O presidente Luiz Inácio Lula da Silva se reunirá nesta terça-feira (9/6) com representantes do setor sucroalcooleiro para discutir medidas a fim de amenizar o aumento dos preços dos combustíveis. Uma das principais propostas em pauta é o aumento da mistura de etanol na gasolina, passando de 30% para 32%, como resposta à recente alta dos preços do petróleo devido a conflitos no Oriente Médio.

Impactos da mudança na composição

O governo brasileiro está avaliando essa alteração na composição da gasolina como uma estratégia para mitigar os efeitos da escalada nos preços globais do petróleo, especialmente em decorrência da guerra entre os Estados Unidos e Israel contra o Irã. Segundo informações do Ministério de Minas e Energia, essa mudança poderá resultar na redução da importação de gasolina em até 454 milhões de litros no período de 180 dias.

Benefícios ambientais e econômicos

Além de diminuir a dependência de importações, a alteração na mistura de gasolina pode contribuir para a redução das emissões de carbono em aproximadamente 552 mil toneladas de CO2, de acordo com estimativas do ministério. Essa medida é vista como uma oportunidade para promover a sustentabilidade ao mesmo tempo em que busca mitigar os impactos econômicos da alta dos combustíveis.

Testes e regulamentações anteriores

O Ministério de Minas e Energia ressalta que já foram realizados testes com misturas de E30 e E32 em 2025, com o suporte do Instituto Mauá de Tecnologia. Esses testes foram conduzidos em diferentes tipos de veículos, incluindo automóveis e motocicletas, que operam com gasolina e etanol.
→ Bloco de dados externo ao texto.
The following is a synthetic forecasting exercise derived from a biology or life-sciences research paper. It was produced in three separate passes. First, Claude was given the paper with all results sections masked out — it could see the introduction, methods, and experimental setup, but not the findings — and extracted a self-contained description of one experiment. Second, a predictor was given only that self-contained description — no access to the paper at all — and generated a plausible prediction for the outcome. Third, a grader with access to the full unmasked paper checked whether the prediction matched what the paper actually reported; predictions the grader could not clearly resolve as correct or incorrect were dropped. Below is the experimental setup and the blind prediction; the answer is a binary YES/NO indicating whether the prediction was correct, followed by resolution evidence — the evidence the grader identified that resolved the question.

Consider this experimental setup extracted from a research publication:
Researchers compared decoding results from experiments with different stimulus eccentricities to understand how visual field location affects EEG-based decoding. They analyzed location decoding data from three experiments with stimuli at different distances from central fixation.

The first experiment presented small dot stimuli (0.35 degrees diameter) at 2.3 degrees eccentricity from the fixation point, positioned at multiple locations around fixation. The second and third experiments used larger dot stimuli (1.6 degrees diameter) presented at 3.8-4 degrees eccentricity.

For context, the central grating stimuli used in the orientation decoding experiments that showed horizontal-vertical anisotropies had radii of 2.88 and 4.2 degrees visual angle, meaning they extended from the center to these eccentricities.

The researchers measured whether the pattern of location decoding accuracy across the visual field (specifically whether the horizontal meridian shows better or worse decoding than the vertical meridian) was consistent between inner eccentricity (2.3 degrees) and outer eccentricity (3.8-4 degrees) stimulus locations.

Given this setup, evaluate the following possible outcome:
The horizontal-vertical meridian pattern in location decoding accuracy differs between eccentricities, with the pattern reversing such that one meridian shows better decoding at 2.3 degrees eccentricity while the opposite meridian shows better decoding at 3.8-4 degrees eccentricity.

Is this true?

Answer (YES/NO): NO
Preços e práticas abusivas

Além de discutir o aumento da composição de etanol, o presidente Lula também pretende abordar com os usineiros a questão dos preços que chegam aos postos. Informações de auxiliares do presidente indicam que o governo tem identificado práticas abusivas no setor, que podem estar elevando os preços finais aos consumidores.

Objetivos da reunião

O principal objetivo da reunião é entender melhor onde ocorrem os aumentos de preços na cadeia produtiva e de distribuição de combustíveis, para que ações efetivas possam ser tomadas. Essa abordagem integrada visa não apenas ajustar a composição da gasolina, mas também garantir que os benefícios cheguem ao consumidor final.